* **DATA EXCERPTS**
————

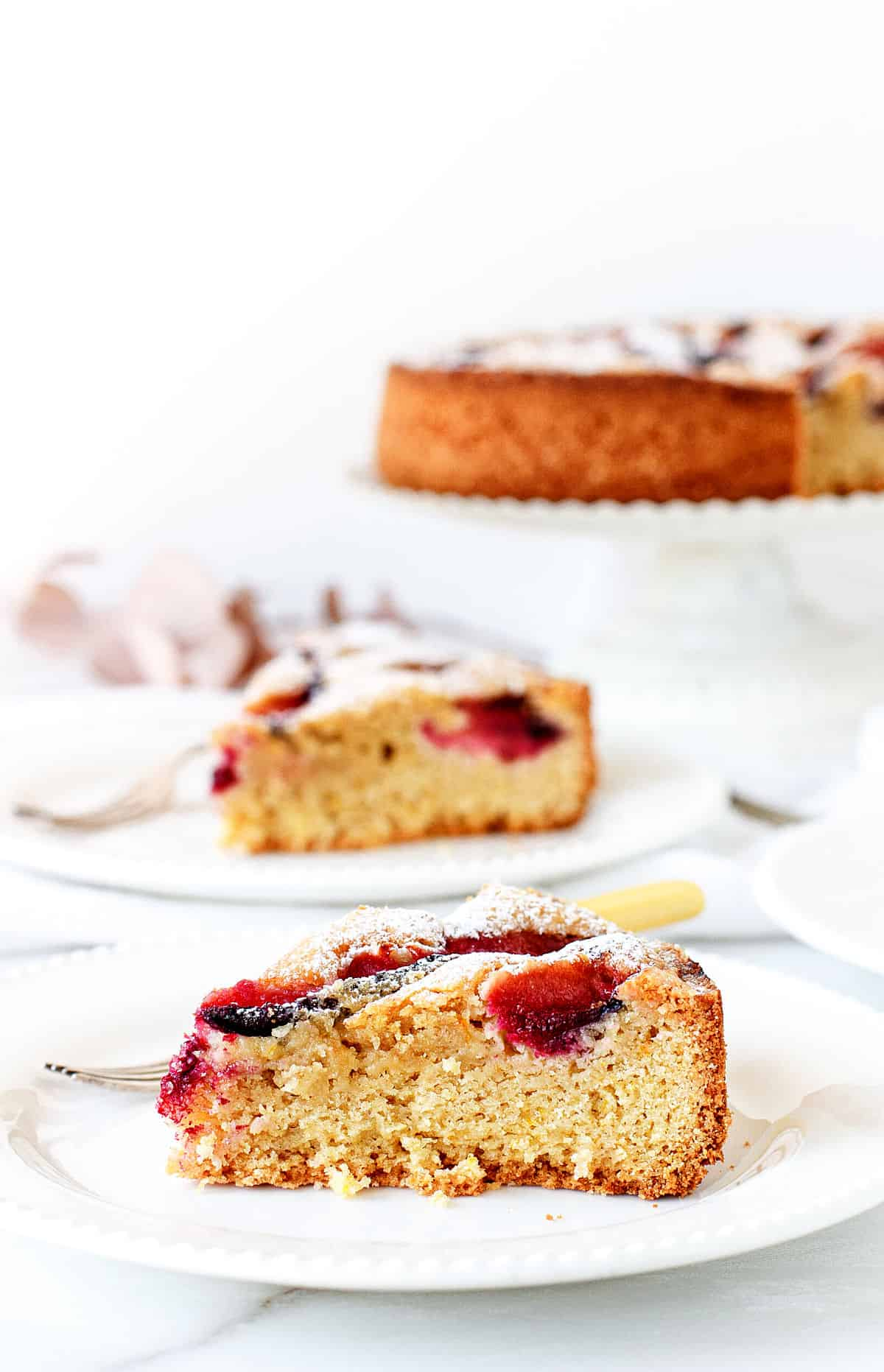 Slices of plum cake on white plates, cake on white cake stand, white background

————

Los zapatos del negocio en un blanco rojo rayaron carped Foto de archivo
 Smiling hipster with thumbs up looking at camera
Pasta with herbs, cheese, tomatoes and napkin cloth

————

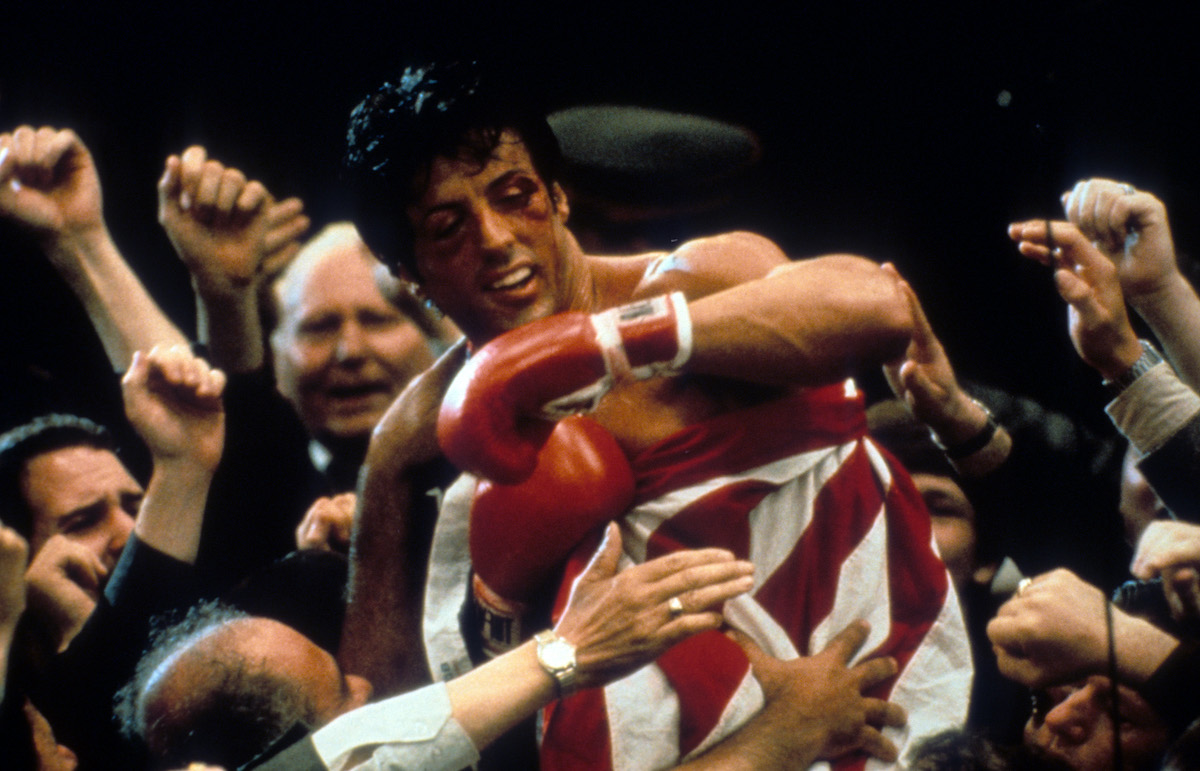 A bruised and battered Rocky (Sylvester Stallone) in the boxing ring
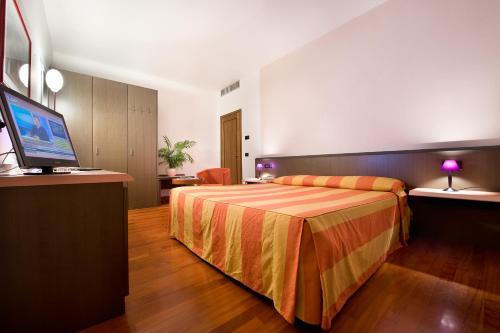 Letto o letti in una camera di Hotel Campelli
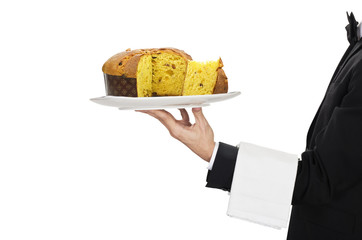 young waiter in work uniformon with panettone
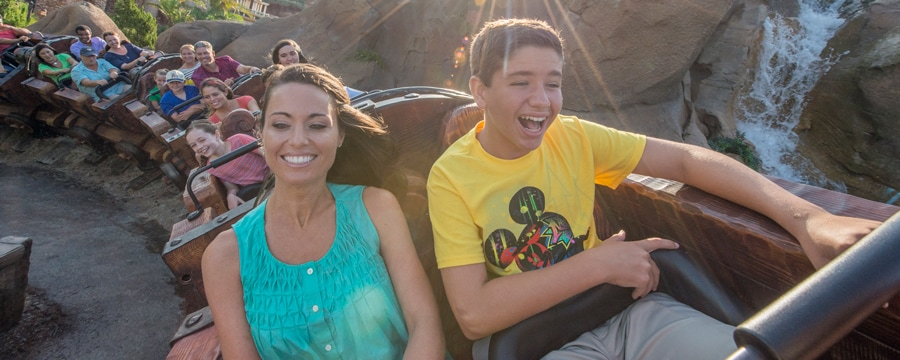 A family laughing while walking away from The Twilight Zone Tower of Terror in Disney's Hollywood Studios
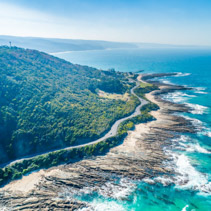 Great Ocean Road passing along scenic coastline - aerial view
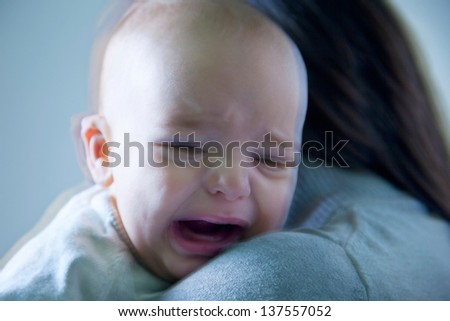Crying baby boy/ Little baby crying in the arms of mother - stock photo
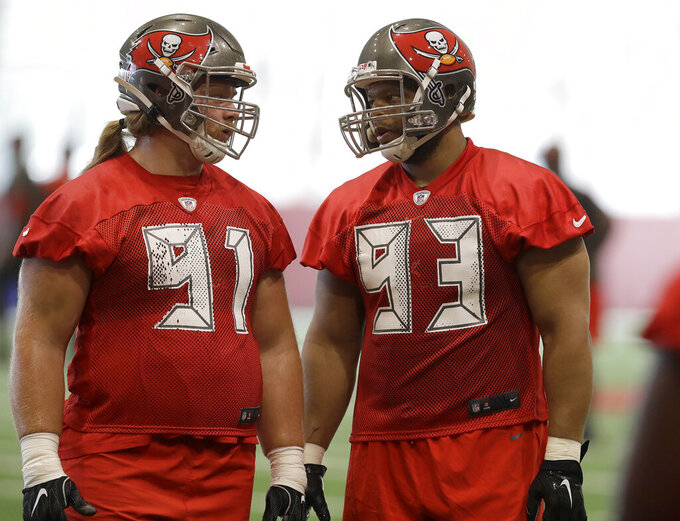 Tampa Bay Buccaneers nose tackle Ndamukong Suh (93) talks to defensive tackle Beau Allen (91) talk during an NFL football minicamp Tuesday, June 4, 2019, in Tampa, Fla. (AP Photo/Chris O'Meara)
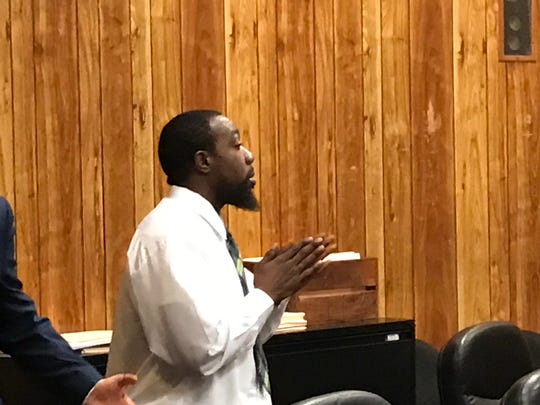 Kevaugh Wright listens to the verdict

————

* **ASSIGNED TASK**
Starting with the line that has "Crying baby boy/" and ending with the line that has "Kevaugh Wright listens to the verdict", repeat the lines above exactly, omitting every picture.

* **EXERCISE RESULT**
Crying baby boy/ Little baby crying in the arms of mother - stock photo
 Tampa Bay Buccaneers nose tackle Ndamukong Suh (93) talks to defensive tackle Beau Allen (91) talk during an NFL football minicamp Tuesday, June 4, 2019, in Tampa, Fla. (AP Photo/Chris O'Meara)
 Kevaugh Wright listens to the verdict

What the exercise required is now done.